- Em fevereiro começa um novo episódio da Zona de Convergência do Atlântico Sul, com corredor de umidade atravessando o país do Norte ao Sudeste, aumentando a frequência de chuva.
- O padrão favorece áreas de instabilidade, com chuva mais constante e risco de temporais fortes e transtornos associados.
- O eixo da ZCAS fica mais ao sul, com impactos esperados em São Paulo, parte do Mato Grosso do Sul, Rio de Janeiro e Minas Gerais, Goiás, Distrito Federal, Acre, Rondônia e Amazonas.
- A duração deve ser mais curta, organizando-se no domingo e perdendo força na quarta-feira, mas com chuva persistente nas áreas afetadas.
- Pode haver alívio pontual para reservatórios do Sudeste, especialmente no Sul de Minas Gerais e em parte de São Paulo, ainda que não resolva a crise hídrica.
O mês de fevereiro começa com a atuação de um novo episódio da Zona de Convergência do Atlântico Sul (ZCAS), responsável por chuva persistente no verão.

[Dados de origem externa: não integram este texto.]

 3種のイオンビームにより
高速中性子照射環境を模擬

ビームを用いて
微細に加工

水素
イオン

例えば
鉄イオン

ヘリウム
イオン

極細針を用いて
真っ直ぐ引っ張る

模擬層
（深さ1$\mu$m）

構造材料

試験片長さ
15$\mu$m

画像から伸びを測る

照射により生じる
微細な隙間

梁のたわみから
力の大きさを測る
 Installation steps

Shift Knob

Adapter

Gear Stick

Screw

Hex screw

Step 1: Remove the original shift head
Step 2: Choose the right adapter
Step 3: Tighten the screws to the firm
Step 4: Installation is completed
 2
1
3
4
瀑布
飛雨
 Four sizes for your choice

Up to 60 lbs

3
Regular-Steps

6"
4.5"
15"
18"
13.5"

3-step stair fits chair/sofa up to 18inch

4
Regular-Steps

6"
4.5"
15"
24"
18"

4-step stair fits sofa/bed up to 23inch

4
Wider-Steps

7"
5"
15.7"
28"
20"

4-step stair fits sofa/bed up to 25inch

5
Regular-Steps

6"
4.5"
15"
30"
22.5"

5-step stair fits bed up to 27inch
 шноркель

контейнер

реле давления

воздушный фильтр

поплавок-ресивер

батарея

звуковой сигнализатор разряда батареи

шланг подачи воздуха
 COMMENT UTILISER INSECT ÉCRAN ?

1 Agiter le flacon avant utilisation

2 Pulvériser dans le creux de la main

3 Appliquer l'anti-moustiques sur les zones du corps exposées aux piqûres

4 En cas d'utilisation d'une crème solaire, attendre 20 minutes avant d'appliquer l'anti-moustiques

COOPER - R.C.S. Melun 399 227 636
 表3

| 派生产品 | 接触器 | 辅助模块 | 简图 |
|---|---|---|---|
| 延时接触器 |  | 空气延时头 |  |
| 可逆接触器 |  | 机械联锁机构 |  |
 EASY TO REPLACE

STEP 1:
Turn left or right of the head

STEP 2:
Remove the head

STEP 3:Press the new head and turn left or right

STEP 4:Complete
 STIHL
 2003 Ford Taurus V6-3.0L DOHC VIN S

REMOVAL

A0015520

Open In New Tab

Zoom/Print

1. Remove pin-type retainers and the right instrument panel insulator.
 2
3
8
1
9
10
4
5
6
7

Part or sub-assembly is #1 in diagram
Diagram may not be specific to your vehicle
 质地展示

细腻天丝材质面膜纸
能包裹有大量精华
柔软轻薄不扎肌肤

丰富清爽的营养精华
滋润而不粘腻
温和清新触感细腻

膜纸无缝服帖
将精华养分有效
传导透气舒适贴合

A configuração indica um corredor de umidade que atravessa o país do Norte ao Sudeste, aumentando áreas de instabilidade.
A previsão aponta chuva mais frequente e risco de eventos fortes entre as regiões Centro-Oeste, Sudeste e Norte. Assim, cenários de alagamentos, enchentes rápidas e transtornos locais podem ocorrer durante o período.
Em altas camadas da atmosfera, há a presença de uma Alta da Bolívia combinada a um Cavado em altos níveis próximo ao Nordeste. Em níveis médios, o cavado reforça a organização das nuvens de chuva; baixos níveis mantêm o aporte de vapor d’água.
O eixo da ZCAS deve atuar mais ao sul do que nos dois episódios anteriores. São Paulo, parte do Mato Grosso do Sul, o Rio de Janeiro e áreas já afetadas devem sentir os impactos com maior intensidade.
Minas Gerais, Goiás, Distrito Federal, Mato Grosso, Acre, Rondônia e Amazonas também estão na faixa de atuação do sistema, ampliando o território de chuva persistente.
A duração prevista para este episódio é de organização no domingo (1) e perda de força na quarta-feira (4). Mesmo assim, o padrão de instabilidade tende a persister nas áreas atingidas.
Entre os efeitos esperados estão tempo fechado, poucas aberturas de sol e pancadas frequentes com possível intensidade moderada a forte. O regime de chuva pode se manter ao longo do dia.
Haverá impacto potencial nos reservatórios do Sudeste, especialmente no Sul de Minas Gerais, com possível aumento de volumes de água. A chuva não resolve a crise hídrica, mas pode oferecer alívio pontual.
As autoridades reforçam a necessidade de acompanhar o tempo e alertas oficiais. Em áreas de risco, mantenha planos de emergência locais atualizados e siga orientações da Defesa Civil.
A Climatempo alerta para temporais com chuva intensa, ventos, raios e granizo. Em caso de risco, proteja-se, reduza deslocamentos e evite áreas alagadas ou sob corte de árvores.
Informação confiável é essencial. Acompanhamento das previsões ajuda na tomada de decisões seguras e na redução de danos durante eventos de tempo severo.